#27 劇薬の力

 兵士長は部下がふっとんだ事に一瞬動揺したが屈することなく前進した。

「進めっ! 進めっ! 進めーーー!!」

 彼の掛け声は兵士を鼓舞させるのに充分な発揮をさせていた。

 しかし、それよりも五人の傭兵の底力の方が遥かに勝っていた。

 アーモンドが剣を振るえば数人の兵士が飛んでしまった。

 プルーンが放つ銃弾は猛毒を持つハチみたいに瞬時に命を奪った。

 トレインの肉体はダイヤモンドみたいで、どんなに矢が刺さっても膨張させればたちどころに元の状態に戻るのであった。

 さらに相手の剣を素手で受け止め、それを叩き割ったりするなど異常な怪力を披露した。

 シェイクは光の速さで兵士の動きを封じていた。

 兵士が剣を振り上げる頃には、シェイクにニ、三回斬られてしまっていた。

 ボウガンや銃弾も全てを見切っているかのようにナイフで弾き返されていた。

 そこにゴールドが加勢してきたから、さらに威力が上がった。

 筋肉老人ことゴールドもまた剣の動きを予想してかわした後、苦しまぬように一瞬で命を奪っていた。
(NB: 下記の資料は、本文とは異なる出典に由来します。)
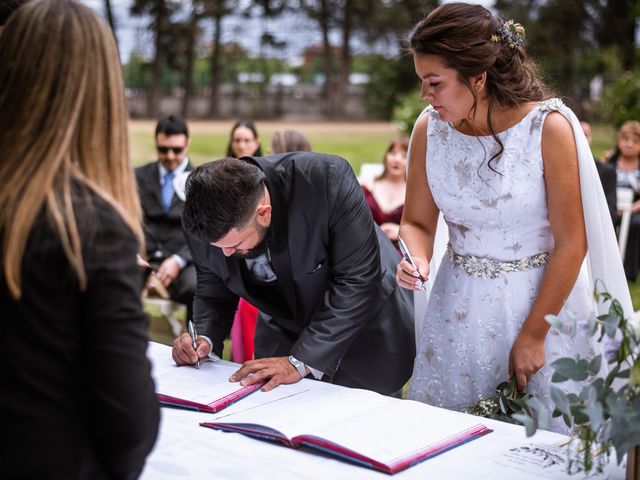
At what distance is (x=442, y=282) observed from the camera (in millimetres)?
2729

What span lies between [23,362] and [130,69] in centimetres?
2587

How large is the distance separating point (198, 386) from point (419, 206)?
A: 92cm

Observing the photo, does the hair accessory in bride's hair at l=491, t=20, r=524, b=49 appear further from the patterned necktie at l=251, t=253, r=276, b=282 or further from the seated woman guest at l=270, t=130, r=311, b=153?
the seated woman guest at l=270, t=130, r=311, b=153

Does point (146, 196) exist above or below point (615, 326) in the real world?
below

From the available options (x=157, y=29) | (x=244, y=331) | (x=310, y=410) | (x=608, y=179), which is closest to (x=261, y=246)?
(x=310, y=410)

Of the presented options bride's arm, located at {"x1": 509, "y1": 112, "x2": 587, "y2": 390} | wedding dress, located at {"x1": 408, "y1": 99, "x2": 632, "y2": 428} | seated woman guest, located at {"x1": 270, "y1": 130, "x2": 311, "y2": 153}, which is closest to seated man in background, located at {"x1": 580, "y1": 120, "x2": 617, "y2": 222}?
seated woman guest, located at {"x1": 270, "y1": 130, "x2": 311, "y2": 153}

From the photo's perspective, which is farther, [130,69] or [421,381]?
[130,69]

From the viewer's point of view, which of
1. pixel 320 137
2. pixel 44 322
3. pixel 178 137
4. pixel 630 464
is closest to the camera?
pixel 44 322

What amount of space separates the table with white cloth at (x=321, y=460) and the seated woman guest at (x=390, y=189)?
178 inches

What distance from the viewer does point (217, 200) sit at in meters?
2.30

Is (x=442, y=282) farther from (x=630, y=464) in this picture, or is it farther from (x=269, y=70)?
(x=269, y=70)

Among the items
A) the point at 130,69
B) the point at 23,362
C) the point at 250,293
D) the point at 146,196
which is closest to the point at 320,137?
the point at 130,69

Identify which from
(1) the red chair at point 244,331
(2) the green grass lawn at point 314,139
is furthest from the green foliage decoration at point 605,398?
(2) the green grass lawn at point 314,139

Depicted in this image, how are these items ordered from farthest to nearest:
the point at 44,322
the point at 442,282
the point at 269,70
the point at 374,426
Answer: the point at 269,70
the point at 442,282
the point at 374,426
the point at 44,322
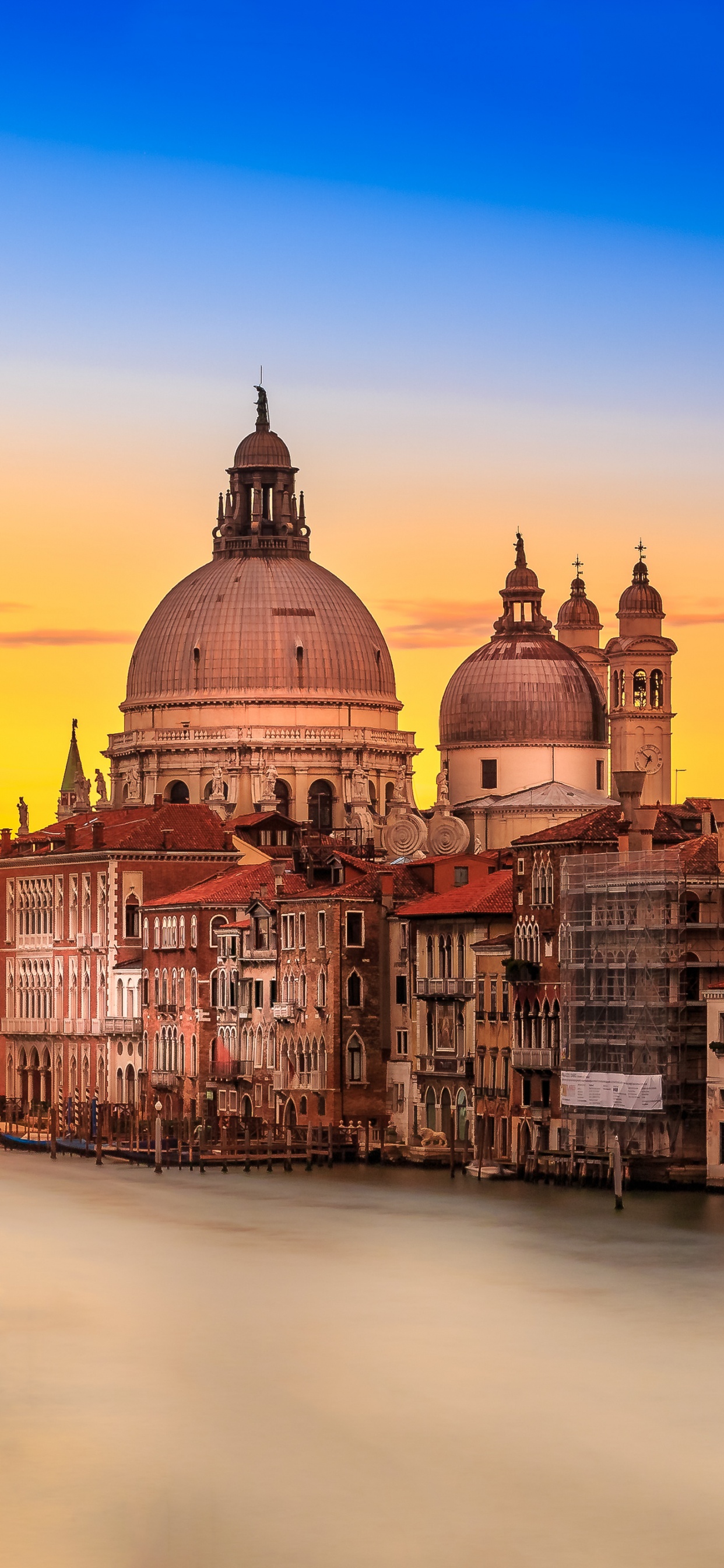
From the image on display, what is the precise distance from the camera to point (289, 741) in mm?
101000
 この五人の猛攻にさすがの兵士長も「退けー!!」と引き戻した。

 再び両者相まみえる状態となった。

「……お前らの真の実力は痛いほどよく分かった」

 兵士長は頷いた後、ポケットから小さな瓶を取り出した。

 他の兵士達も次々と取り出す。

「お前……まさか?!」

 ゴールドの顔色が明らかに変わっていた。

 兵士長は「クックック」と不敵な笑みを浮かべた。

「この薬も悪魔の商人様からいただいたものなんだ。これを飲めばたちまち百人力になる……と」

「おいおい、それって大統領が言っていたヤバイ劇薬なんじゃないか?!」

 プルーンが叫ぶと兵士長はグイッと呷った。

 それに続くように次々と兵士飲んでいく。

 傭兵達は身構えていた。

「うぐっ?! くっ……がはぁ?!」

 兵士長が瓶を落とした。

 パリーンと激しく瓶の破片が飛散した。

 伝染するように兵士達も続々と瓶を落としていった。

 皆、水中でもいるかのように苦しんでいた。

 すると、兵士一人の腕が肥大化していった ボンレスハムみたいにパンパンに膨らんだかと思えば、そのまま破裂してしまった。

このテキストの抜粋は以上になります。